Yellow cake believes the current level of the uranium price offers a compelling buying opportunity. The supply-demand imbalance continues to intensify, driven by global nuclear energy expansion, persistent production constraints, escalating input costs, and increasing demand for secure supply

 

Security of supply continues to be a significant driving force in the nuclear industry, with persistent political strategic considerations balancing on an East / West divide, evidenced by the US’s recent comments about the need to boost its strategic uranium reserve.

 

These supply concerns are underscored by a potentially widening supply / demand gap: developers and producers continue to face operational challenges in meeting or maintaining production targets.
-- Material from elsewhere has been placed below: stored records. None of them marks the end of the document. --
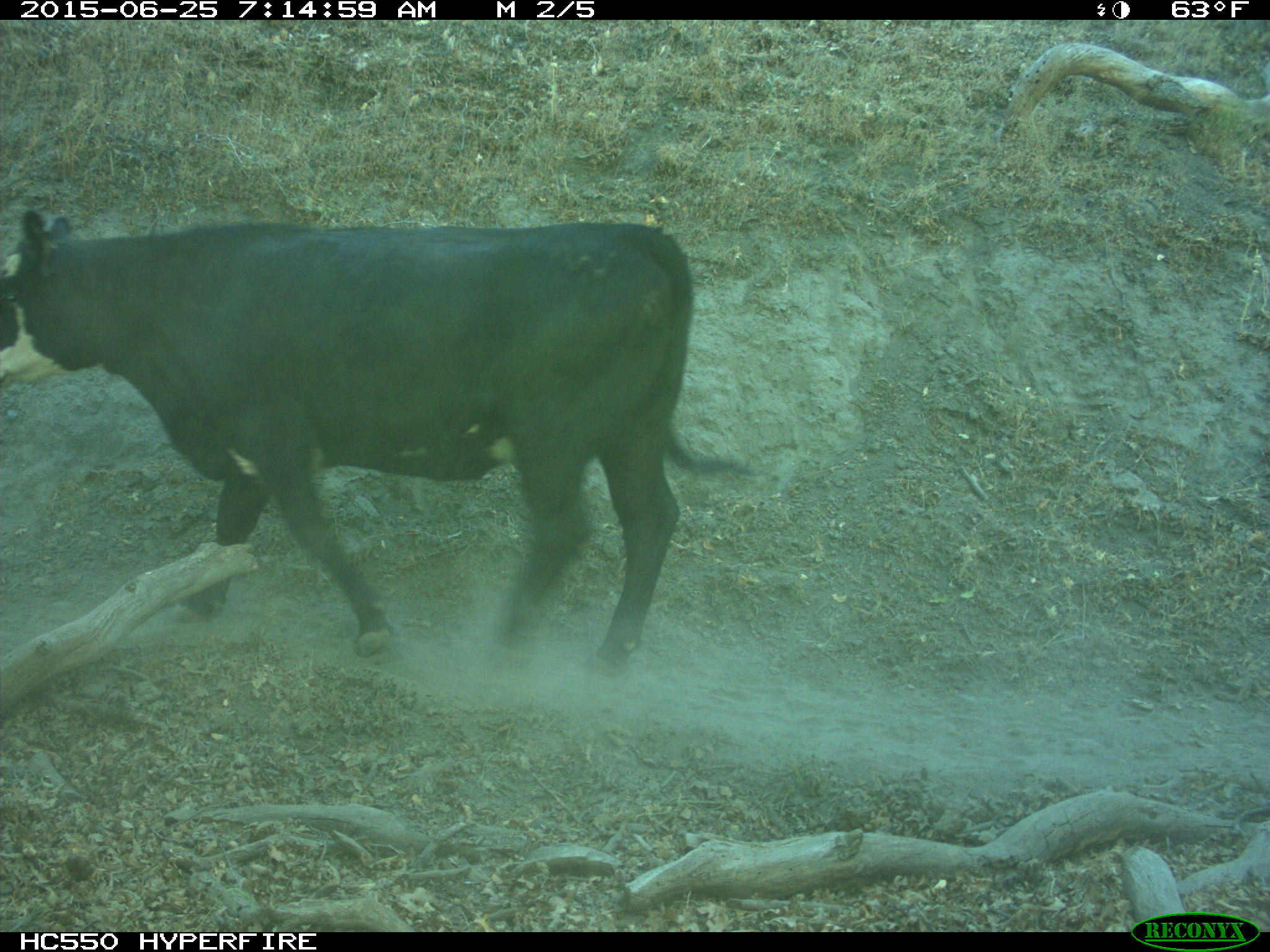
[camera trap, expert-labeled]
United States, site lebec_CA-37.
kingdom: Animalia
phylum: Chordata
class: Mammalia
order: Artiodactyla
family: Bovidae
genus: Bos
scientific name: Bos taurus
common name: domestic cow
Bos taurus (domestic cow).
We note that industry giant Cameco recently lowered its production forecast for 2025.

 

The incentive price required for new mines to be developed and constructed is higher than the current spot price. This misalignment in pricing has resulted, and is continuing to result, in a lack of investment in new uranium supply.

 

On the demand side, there has been a change in attitude towards nuclear energy and the role it can play in future energy plans as countries seek to meet their carbon emission reduction commitments and limit global warming. 2025 has seen an increasing focus on nuclear as a low-carbon baseload power source, with governments seeking to reduce their reliance on both coal and Russian fuels.

 

Many countries are undertaking aggressive nuclear plant build programs and reactor life extensions, while, in time, small modular reactors are expected to be a new source of demand. At the same time, significant new demand is taking shape in the form of hyper-scalers (such as Microsoft and Google) and demand is coming from the rapidly growing sector of data centres.

 

Exposure to uranium in a diversified portfolio provides a low correlation to other asset classes and the potential for a high level of capital growth if the cycle continues to turn up. Yellow Cake provides a ‘cleaner’ exposure, without the operational risk, while for investors who are happy to take on the operational risk inherent with a production company, we would consider Cameco or, for more diversified exposure, the Global X Uranium ETF.

 

For Yellow Cake, the estimated NAV on 23 September was 602p per share, based on 21.67m pounds uranium valued at a spot price of $80.80/lb and cash & other current assets and liabilities of $13.5m. The shares currently trade on a 7% discount to NAV.